### WORK TO COMPLETE
Please render the listing as a numbered list, starting at the line that contains "Which of the open" and ending after the line that contains "20.7 meters". Skip blank lines and leave out the pictures.
# # # #
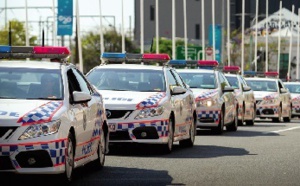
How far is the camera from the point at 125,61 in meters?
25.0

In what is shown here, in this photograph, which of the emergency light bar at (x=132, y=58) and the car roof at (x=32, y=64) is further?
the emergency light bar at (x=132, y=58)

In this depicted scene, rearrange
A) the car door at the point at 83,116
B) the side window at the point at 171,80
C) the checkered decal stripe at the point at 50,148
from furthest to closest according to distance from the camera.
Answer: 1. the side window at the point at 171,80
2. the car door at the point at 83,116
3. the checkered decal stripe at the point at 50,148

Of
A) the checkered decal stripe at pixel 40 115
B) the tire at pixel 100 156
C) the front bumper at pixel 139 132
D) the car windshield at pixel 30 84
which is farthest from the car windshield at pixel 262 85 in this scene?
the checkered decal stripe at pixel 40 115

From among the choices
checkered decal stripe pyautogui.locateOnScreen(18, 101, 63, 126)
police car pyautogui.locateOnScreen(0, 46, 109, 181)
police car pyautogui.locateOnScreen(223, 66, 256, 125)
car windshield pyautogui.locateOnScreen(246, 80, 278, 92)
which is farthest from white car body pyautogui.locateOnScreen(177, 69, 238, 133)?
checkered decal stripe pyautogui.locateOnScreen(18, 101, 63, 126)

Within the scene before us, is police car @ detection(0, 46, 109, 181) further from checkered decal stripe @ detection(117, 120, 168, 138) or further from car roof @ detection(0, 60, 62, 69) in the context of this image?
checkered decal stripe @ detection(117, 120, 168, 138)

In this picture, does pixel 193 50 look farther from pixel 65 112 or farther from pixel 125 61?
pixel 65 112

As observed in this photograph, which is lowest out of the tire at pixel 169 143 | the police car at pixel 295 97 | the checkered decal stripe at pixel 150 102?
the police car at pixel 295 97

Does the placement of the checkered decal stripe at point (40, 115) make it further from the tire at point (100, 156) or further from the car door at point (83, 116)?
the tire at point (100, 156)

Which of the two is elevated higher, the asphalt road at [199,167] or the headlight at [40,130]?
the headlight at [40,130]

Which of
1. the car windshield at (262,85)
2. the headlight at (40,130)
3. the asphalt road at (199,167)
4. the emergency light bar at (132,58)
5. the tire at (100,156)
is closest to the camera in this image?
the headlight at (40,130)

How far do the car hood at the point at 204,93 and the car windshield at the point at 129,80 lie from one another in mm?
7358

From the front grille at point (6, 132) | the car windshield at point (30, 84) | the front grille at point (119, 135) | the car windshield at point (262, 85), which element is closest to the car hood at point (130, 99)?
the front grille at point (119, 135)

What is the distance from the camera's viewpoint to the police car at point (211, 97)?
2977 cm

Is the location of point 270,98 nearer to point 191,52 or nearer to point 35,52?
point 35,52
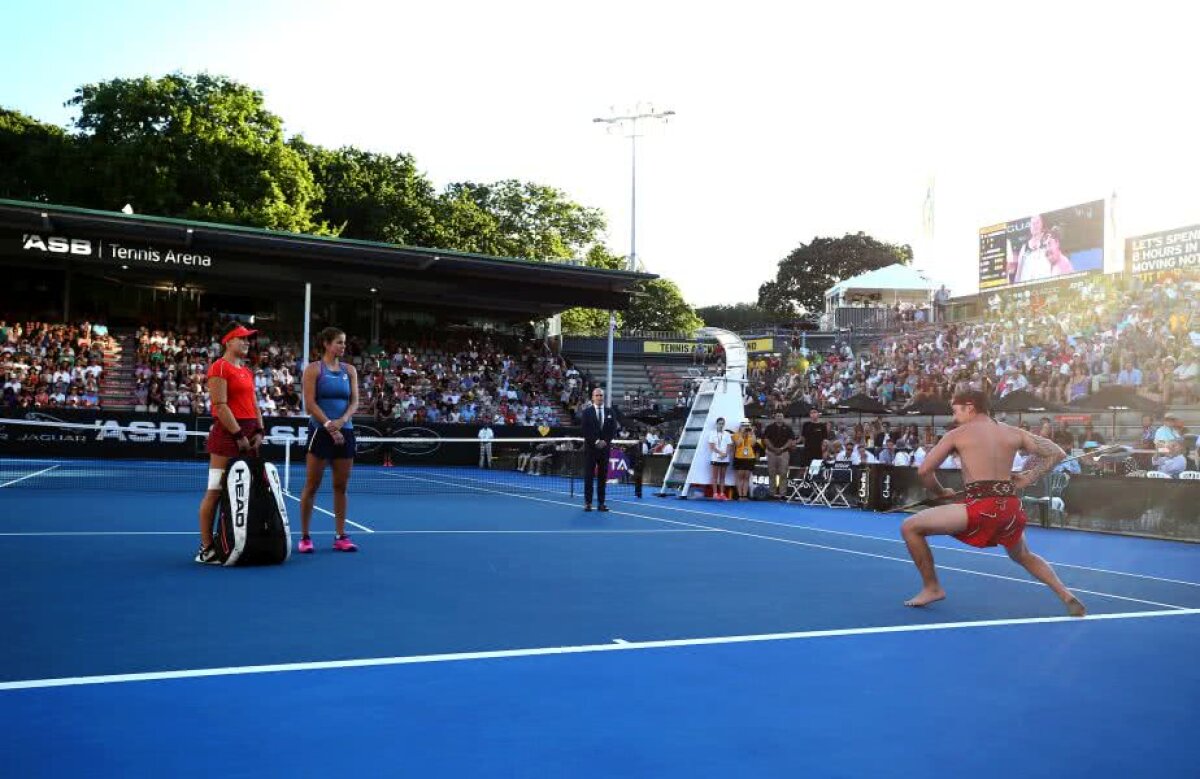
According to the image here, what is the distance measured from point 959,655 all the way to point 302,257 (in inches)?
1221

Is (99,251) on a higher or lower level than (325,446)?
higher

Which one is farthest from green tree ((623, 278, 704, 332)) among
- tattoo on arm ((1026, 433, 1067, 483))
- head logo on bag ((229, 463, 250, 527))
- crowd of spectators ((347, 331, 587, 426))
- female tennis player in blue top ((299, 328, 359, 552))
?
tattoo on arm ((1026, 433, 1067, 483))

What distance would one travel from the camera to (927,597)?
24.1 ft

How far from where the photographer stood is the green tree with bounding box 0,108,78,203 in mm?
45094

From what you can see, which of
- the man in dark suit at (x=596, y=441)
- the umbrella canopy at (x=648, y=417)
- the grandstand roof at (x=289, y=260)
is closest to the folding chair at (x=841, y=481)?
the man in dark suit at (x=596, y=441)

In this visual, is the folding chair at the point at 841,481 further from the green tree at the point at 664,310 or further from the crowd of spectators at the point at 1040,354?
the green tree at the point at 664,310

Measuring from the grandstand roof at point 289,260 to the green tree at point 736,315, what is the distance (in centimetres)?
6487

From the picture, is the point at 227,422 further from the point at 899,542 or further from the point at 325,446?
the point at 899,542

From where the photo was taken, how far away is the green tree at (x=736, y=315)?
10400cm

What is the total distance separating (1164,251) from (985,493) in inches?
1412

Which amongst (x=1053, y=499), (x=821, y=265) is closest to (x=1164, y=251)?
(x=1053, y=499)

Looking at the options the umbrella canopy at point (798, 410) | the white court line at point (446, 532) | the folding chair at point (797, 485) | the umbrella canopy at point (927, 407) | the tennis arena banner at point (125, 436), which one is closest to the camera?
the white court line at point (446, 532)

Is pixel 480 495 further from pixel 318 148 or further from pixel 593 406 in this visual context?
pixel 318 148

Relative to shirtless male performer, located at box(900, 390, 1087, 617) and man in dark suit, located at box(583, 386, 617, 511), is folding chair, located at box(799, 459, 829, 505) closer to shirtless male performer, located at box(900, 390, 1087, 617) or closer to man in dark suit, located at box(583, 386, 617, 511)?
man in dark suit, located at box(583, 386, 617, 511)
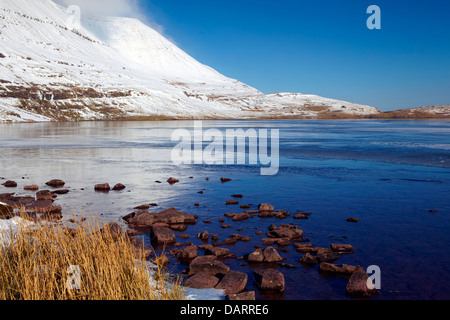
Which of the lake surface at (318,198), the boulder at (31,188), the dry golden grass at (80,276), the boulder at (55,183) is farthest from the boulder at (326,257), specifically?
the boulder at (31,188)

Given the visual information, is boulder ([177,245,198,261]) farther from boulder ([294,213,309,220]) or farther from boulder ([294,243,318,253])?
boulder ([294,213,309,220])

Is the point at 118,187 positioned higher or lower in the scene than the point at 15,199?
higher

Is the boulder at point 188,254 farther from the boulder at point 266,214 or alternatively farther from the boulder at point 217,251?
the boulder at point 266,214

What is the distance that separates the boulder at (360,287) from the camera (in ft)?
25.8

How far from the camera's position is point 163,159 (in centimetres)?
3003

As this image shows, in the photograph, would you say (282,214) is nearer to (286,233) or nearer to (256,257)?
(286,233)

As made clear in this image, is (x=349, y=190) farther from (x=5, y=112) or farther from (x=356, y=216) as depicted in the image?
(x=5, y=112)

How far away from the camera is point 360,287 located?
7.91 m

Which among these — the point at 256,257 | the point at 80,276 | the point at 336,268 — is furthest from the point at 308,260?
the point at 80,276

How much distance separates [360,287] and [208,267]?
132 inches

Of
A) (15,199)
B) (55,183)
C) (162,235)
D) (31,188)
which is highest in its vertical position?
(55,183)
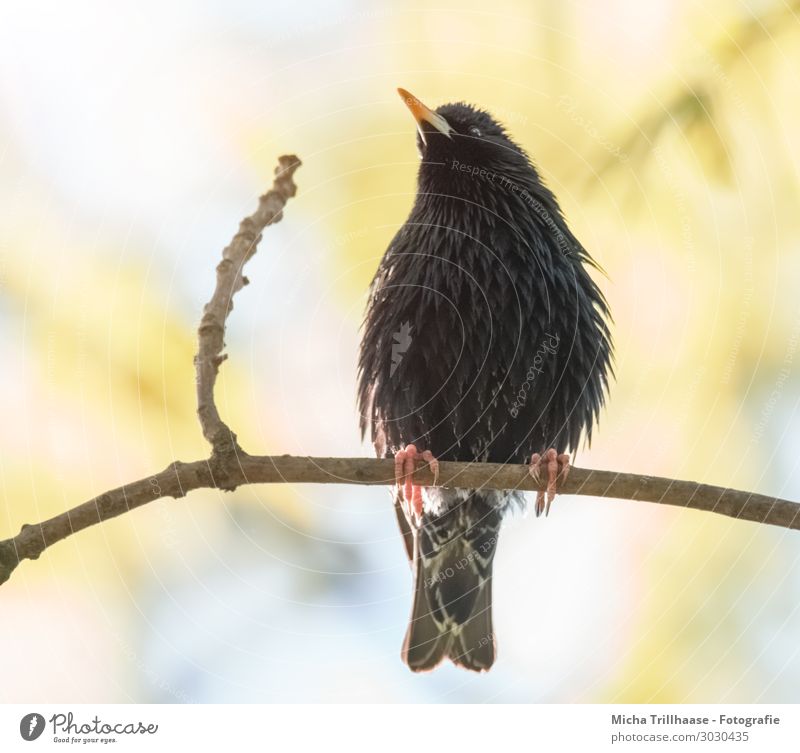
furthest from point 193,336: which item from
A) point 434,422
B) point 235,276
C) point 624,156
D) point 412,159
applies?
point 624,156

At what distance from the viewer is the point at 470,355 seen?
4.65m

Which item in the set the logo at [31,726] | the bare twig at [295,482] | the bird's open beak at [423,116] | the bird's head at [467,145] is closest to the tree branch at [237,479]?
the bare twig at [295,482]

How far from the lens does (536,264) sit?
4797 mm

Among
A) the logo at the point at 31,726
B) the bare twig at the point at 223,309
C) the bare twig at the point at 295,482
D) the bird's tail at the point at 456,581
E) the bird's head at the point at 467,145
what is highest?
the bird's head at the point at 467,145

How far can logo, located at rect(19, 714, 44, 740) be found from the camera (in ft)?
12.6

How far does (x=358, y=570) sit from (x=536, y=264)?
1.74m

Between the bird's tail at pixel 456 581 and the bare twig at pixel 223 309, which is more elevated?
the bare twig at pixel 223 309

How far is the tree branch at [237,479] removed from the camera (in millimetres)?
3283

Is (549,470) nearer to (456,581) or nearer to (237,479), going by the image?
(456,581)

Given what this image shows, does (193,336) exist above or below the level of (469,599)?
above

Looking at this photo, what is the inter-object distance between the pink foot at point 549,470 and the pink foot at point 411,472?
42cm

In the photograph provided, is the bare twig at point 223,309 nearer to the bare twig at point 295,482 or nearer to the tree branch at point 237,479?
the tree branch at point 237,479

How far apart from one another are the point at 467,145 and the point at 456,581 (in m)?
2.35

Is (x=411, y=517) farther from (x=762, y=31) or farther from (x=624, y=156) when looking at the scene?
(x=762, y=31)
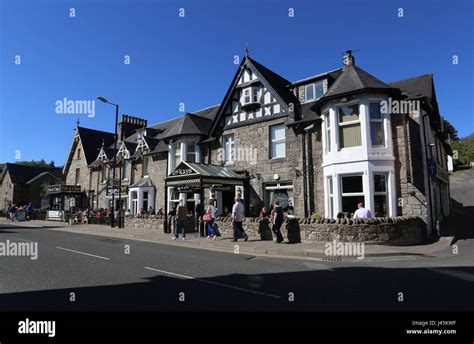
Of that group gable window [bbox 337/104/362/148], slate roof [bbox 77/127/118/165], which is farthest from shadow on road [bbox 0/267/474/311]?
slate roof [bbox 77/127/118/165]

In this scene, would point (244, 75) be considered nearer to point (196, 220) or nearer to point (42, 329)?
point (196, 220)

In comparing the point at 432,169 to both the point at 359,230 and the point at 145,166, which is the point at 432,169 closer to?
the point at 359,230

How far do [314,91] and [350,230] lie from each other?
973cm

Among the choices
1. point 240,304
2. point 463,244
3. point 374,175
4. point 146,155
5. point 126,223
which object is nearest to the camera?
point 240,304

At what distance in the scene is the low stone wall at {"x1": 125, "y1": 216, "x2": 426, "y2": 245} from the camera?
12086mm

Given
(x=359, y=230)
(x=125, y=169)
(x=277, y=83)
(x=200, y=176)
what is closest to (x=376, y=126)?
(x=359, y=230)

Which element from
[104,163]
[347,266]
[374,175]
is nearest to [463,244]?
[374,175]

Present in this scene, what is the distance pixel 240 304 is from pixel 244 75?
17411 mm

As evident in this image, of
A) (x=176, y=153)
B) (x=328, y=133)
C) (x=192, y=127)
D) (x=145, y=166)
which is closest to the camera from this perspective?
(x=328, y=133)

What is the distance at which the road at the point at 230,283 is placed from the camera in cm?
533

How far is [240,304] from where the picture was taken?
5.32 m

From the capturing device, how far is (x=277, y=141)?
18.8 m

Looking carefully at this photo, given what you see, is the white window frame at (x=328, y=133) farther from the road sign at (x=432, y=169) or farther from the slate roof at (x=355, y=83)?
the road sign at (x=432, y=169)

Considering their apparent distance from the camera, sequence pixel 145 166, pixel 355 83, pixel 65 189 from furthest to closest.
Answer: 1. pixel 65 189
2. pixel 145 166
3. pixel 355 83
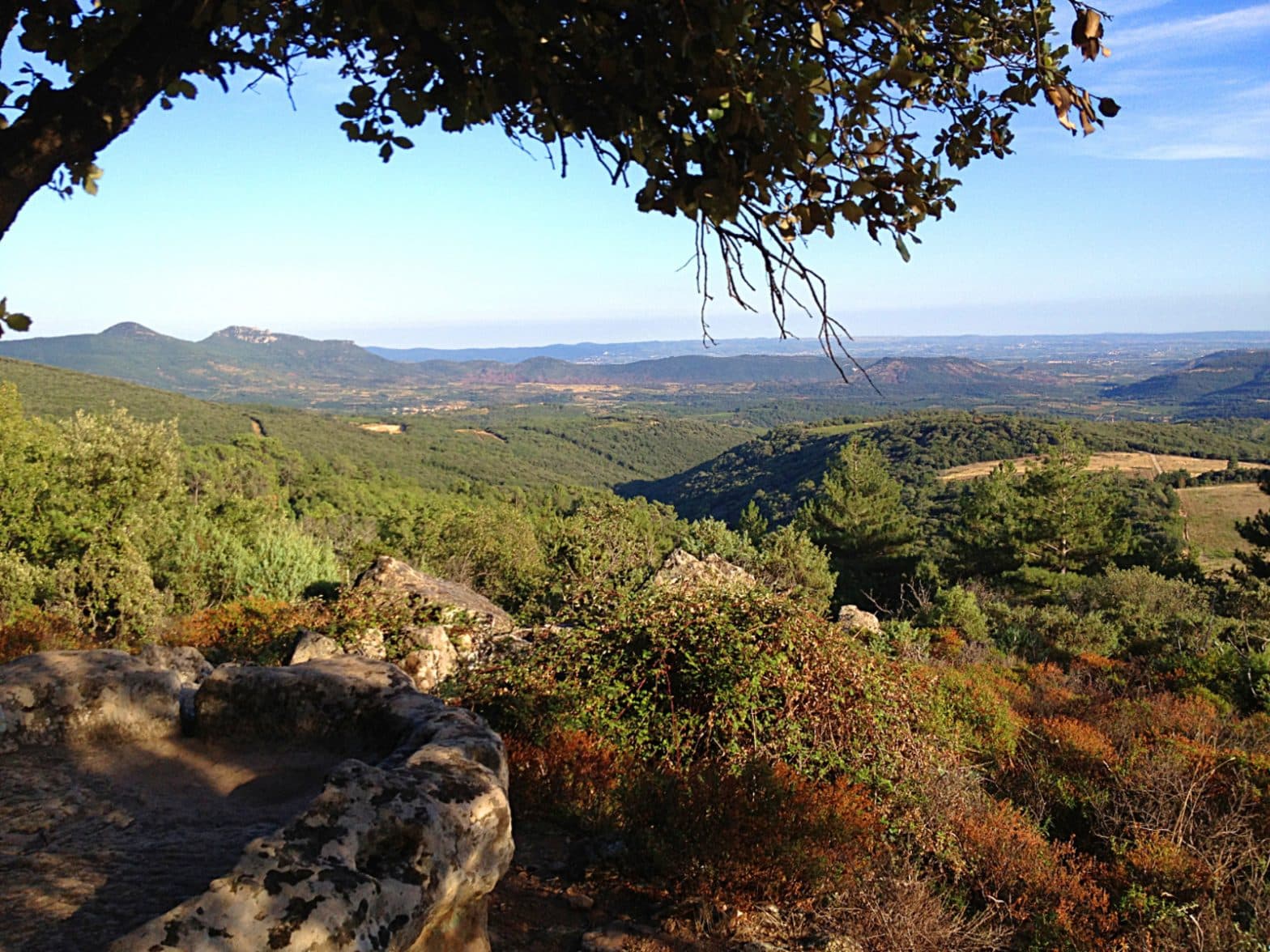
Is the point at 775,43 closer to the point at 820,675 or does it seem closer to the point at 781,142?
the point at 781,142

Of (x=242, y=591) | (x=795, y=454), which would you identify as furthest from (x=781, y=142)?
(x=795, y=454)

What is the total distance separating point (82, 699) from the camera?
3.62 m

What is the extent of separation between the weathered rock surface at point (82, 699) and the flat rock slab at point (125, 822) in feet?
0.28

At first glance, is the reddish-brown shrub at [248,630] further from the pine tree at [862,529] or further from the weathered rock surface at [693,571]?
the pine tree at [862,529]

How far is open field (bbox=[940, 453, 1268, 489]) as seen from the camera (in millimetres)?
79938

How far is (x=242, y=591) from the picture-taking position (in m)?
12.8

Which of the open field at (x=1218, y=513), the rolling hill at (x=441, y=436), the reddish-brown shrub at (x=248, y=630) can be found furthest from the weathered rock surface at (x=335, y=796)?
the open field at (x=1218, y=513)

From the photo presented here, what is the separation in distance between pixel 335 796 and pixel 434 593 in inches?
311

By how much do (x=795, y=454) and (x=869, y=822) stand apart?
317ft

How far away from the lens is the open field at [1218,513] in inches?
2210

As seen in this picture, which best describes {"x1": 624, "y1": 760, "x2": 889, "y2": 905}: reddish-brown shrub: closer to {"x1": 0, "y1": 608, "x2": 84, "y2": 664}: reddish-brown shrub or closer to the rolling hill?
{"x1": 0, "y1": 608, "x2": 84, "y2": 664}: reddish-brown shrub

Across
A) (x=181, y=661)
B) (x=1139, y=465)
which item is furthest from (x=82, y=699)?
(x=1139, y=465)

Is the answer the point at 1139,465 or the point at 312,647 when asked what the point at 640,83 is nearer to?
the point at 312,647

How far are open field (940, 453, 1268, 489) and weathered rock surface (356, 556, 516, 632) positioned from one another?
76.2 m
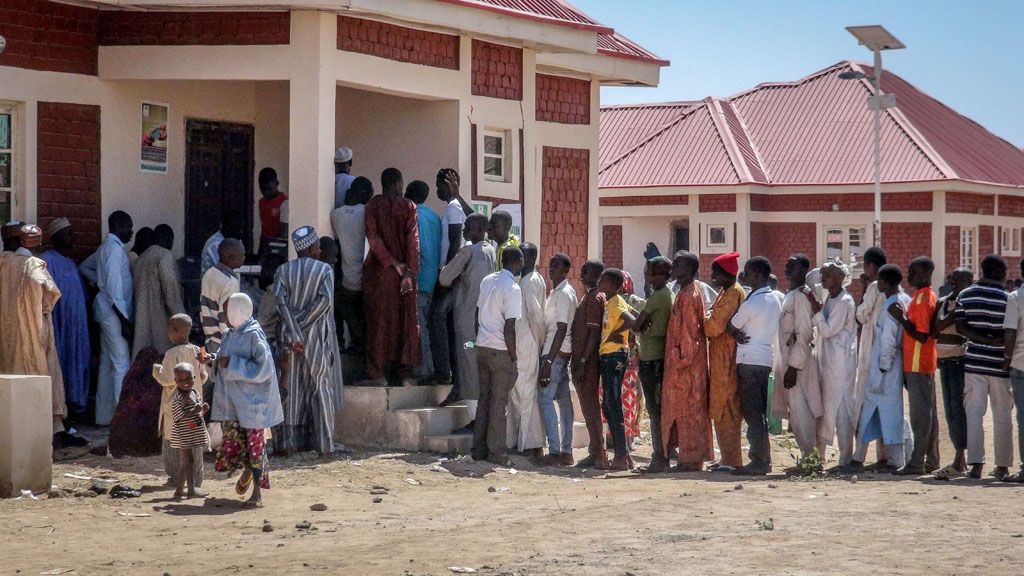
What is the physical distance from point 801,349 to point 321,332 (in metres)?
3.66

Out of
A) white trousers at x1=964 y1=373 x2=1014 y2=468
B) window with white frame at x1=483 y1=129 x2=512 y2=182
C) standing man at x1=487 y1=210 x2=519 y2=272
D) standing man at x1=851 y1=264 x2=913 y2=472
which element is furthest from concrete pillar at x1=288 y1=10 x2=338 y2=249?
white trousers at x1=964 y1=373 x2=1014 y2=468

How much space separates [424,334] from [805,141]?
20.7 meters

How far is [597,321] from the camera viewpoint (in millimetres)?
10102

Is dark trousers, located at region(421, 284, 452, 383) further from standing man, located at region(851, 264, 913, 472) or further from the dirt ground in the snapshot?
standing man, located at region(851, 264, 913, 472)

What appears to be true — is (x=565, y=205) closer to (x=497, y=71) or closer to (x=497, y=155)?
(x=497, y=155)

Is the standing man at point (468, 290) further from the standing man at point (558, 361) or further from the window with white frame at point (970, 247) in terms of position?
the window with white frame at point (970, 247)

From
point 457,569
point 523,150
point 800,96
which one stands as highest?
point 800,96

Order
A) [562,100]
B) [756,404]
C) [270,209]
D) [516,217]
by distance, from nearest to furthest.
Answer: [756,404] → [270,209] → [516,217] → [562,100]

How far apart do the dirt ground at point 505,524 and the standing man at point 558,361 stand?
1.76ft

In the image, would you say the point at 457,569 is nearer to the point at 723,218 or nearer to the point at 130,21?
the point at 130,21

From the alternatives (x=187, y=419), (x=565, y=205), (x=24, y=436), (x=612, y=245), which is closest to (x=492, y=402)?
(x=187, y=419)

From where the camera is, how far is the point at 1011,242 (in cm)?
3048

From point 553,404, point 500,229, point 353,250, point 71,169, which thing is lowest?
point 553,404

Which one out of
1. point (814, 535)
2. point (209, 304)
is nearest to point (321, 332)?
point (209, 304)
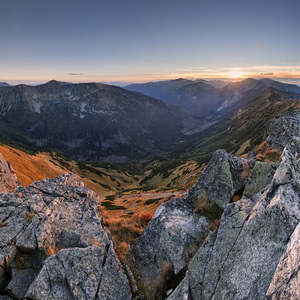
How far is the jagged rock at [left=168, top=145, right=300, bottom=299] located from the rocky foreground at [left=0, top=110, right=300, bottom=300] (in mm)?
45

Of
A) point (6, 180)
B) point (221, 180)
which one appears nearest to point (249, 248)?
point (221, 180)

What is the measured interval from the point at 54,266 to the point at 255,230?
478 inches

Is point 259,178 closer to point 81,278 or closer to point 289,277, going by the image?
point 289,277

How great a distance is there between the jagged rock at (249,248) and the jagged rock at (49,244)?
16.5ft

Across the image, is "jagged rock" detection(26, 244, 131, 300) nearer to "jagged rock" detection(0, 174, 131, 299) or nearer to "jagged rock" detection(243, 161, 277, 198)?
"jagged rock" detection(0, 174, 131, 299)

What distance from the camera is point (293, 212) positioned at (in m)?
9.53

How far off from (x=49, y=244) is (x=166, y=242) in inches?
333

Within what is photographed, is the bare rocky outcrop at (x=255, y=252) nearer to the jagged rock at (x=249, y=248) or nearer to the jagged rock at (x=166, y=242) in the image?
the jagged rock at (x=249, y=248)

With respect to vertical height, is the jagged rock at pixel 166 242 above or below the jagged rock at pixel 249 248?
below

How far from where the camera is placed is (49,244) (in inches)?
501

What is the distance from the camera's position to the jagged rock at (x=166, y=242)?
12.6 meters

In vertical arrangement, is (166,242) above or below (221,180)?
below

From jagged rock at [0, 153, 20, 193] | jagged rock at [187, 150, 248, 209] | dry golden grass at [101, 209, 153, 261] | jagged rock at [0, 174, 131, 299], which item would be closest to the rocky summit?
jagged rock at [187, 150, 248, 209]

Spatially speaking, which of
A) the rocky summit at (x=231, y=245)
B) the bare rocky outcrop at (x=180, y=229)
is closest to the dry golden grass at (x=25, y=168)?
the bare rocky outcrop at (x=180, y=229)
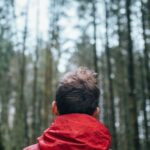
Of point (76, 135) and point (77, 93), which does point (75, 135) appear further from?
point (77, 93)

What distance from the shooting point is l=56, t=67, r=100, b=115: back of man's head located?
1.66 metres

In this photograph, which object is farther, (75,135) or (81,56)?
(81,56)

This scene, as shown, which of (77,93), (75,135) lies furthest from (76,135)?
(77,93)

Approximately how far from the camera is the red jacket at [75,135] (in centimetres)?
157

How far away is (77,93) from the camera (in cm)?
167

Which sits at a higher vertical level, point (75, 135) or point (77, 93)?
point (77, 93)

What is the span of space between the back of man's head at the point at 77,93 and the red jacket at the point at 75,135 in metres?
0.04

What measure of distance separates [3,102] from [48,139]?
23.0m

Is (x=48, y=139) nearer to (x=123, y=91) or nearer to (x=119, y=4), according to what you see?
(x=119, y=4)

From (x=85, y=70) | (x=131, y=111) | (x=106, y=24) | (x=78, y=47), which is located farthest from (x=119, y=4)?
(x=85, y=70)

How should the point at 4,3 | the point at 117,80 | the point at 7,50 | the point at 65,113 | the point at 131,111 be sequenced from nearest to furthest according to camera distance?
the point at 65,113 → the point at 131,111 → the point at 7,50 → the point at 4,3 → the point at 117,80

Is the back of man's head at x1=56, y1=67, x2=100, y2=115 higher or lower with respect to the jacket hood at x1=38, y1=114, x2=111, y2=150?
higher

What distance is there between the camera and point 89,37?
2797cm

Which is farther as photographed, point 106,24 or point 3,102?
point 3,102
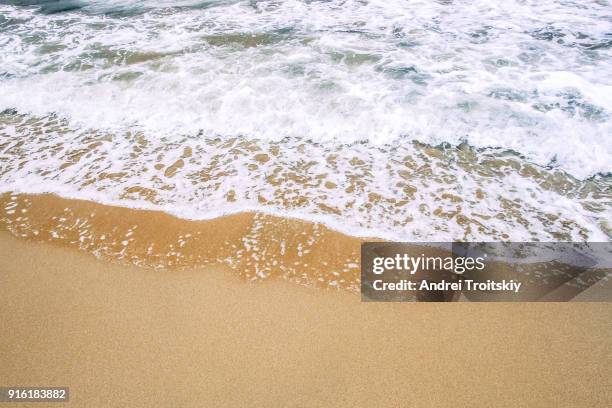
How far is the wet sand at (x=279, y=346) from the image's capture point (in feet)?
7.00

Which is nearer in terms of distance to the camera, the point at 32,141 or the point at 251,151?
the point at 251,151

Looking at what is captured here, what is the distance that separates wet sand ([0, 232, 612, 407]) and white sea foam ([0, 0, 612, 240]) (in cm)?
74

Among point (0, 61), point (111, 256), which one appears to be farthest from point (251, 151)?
# # # #
### SOLUTION FOR THIS TASK
1. Which of the open field at (x=1218, y=513), the rolling hill at (x=441, y=436), the reddish-brown shrub at (x=248, y=630) can be found furthest from the weathered rock surface at (x=335, y=796)?
2. the open field at (x=1218, y=513)
3. From the photo presented here, what is the separation in distance between pixel 335 796 and pixel 434 593 in inches?
4. 311
5. By how much do (x=795, y=454) and (x=869, y=822) stand apart?
6. 317ft
7. How far away from the lens is the open field at [1218,513] in inches?
8. 2210
9. As seen in this picture, which best describes {"x1": 624, "y1": 760, "x2": 889, "y2": 905}: reddish-brown shrub: closer to {"x1": 0, "y1": 608, "x2": 84, "y2": 664}: reddish-brown shrub or closer to the rolling hill?
10. {"x1": 0, "y1": 608, "x2": 84, "y2": 664}: reddish-brown shrub
11. Across
12. A) (x=181, y=661)
13. B) (x=1139, y=465)
14. which item is furthest from (x=82, y=699)?
15. (x=1139, y=465)
16. Is the answer the point at 1139,465 or the point at 312,647 when asked what the point at 640,83 is nearer to?
17. the point at 312,647
18. How far are open field (940, 453, 1268, 489) and weathered rock surface (356, 556, 516, 632) positioned from one another?
19. 76.2 m
20. What is the physical distance from point 801,349 to point 321,332 (in metres)?
21. 3.66
22. Out of
23. A) white trousers at x1=964 y1=373 x2=1014 y2=468
24. B) window with white frame at x1=483 y1=129 x2=512 y2=182
25. C) standing man at x1=487 y1=210 x2=519 y2=272
26. D) standing man at x1=851 y1=264 x2=913 y2=472
27. which element is furthest from concrete pillar at x1=288 y1=10 x2=338 y2=249?
28. white trousers at x1=964 y1=373 x2=1014 y2=468
29. How much space separates [424,334] from [805,141]?
30. 20.7 meters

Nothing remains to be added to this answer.